Brief:
Please print the records word for word, starting with the line that contains "From the selection" and going on through the last line of the records, both included.

Available data:
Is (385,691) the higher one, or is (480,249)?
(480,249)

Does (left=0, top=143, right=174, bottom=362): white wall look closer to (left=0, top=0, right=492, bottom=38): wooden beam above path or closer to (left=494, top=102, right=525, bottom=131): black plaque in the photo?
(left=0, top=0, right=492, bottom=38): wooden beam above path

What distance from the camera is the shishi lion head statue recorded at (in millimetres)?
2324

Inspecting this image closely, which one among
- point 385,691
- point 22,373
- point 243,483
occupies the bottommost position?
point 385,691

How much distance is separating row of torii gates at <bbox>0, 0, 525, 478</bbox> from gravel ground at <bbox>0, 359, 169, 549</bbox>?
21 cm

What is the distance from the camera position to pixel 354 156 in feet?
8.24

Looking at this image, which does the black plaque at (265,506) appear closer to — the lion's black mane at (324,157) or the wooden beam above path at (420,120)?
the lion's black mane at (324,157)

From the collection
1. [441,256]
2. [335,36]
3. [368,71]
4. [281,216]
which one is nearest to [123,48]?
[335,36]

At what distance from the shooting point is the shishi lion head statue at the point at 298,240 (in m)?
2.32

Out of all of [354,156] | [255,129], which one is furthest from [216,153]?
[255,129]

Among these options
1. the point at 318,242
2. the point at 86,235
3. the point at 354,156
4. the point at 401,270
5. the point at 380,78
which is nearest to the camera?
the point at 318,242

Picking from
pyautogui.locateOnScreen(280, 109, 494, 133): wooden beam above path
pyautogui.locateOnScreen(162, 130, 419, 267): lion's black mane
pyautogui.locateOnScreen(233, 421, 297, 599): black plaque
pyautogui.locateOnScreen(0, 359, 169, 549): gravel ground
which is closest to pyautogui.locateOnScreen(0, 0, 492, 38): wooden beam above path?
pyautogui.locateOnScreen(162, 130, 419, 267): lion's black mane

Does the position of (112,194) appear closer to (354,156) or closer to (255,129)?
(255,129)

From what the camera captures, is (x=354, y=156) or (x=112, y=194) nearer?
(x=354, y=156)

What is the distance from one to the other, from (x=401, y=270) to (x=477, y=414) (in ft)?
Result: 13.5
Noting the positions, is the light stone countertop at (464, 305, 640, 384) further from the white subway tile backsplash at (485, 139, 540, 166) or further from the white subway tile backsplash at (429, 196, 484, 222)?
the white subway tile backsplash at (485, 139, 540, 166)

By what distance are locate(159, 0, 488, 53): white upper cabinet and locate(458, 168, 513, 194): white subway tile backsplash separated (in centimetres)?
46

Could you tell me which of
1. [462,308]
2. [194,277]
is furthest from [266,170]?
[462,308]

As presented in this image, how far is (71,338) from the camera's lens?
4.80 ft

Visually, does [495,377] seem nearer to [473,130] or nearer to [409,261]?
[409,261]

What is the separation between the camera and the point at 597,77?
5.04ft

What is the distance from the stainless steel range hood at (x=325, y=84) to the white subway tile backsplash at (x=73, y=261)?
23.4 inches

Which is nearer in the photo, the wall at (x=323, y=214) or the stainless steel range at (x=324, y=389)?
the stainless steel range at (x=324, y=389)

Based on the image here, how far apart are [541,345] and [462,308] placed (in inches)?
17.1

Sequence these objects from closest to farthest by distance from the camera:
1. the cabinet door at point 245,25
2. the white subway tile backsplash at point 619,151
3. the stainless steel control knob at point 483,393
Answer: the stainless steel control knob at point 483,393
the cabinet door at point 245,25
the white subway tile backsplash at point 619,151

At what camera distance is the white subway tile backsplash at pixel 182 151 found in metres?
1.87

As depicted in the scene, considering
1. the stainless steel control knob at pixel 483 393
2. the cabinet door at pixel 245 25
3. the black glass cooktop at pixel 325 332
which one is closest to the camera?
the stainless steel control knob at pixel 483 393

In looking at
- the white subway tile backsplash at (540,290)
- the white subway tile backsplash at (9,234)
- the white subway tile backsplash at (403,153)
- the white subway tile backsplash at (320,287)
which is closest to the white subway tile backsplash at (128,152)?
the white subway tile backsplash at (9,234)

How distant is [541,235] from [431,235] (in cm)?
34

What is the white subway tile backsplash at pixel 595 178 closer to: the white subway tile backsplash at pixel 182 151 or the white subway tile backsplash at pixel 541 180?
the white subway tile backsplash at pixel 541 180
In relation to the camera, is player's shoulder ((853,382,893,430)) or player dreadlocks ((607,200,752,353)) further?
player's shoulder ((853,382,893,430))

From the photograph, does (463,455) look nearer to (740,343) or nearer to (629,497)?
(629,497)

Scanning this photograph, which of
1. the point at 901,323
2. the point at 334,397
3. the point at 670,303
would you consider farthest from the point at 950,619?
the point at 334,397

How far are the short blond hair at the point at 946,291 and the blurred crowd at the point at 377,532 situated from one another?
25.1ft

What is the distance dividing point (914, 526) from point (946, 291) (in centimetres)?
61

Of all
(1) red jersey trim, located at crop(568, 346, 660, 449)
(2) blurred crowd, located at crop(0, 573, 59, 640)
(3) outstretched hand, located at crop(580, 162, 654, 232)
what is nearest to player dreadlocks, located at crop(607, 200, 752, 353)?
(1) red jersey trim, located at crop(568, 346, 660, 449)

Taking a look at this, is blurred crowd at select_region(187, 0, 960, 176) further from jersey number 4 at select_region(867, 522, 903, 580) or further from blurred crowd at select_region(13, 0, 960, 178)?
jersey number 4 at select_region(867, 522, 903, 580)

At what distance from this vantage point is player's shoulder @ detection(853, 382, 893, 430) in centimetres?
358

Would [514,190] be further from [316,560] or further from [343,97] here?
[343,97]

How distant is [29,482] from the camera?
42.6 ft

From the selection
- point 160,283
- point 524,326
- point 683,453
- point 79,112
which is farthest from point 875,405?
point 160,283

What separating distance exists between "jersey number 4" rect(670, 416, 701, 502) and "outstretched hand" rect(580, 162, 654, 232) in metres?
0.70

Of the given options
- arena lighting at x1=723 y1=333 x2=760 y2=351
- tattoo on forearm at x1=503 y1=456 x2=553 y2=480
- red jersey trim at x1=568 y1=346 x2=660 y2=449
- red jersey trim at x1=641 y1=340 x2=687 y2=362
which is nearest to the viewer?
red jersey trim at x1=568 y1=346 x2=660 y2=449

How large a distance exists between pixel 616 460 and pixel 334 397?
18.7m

Exercise response:
From the selection
- point 160,283
- point 524,326
- point 683,453
- point 79,112
which is farthest from point 875,405?
point 160,283

What separating distance exists between "jersey number 4" rect(670, 416, 701, 502) and "outstretched hand" rect(580, 162, 654, 232) in metres?
0.70

Of the given options
- arena lighting at x1=723 y1=333 x2=760 y2=351
- tattoo on forearm at x1=503 y1=456 x2=553 y2=480
- red jersey trim at x1=568 y1=346 x2=660 y2=449
- red jersey trim at x1=641 y1=340 x2=687 y2=362
which is nearest to the viewer?
red jersey trim at x1=568 y1=346 x2=660 y2=449

How large a distance exists between pixel 616 460 and pixel 334 397?
18.7m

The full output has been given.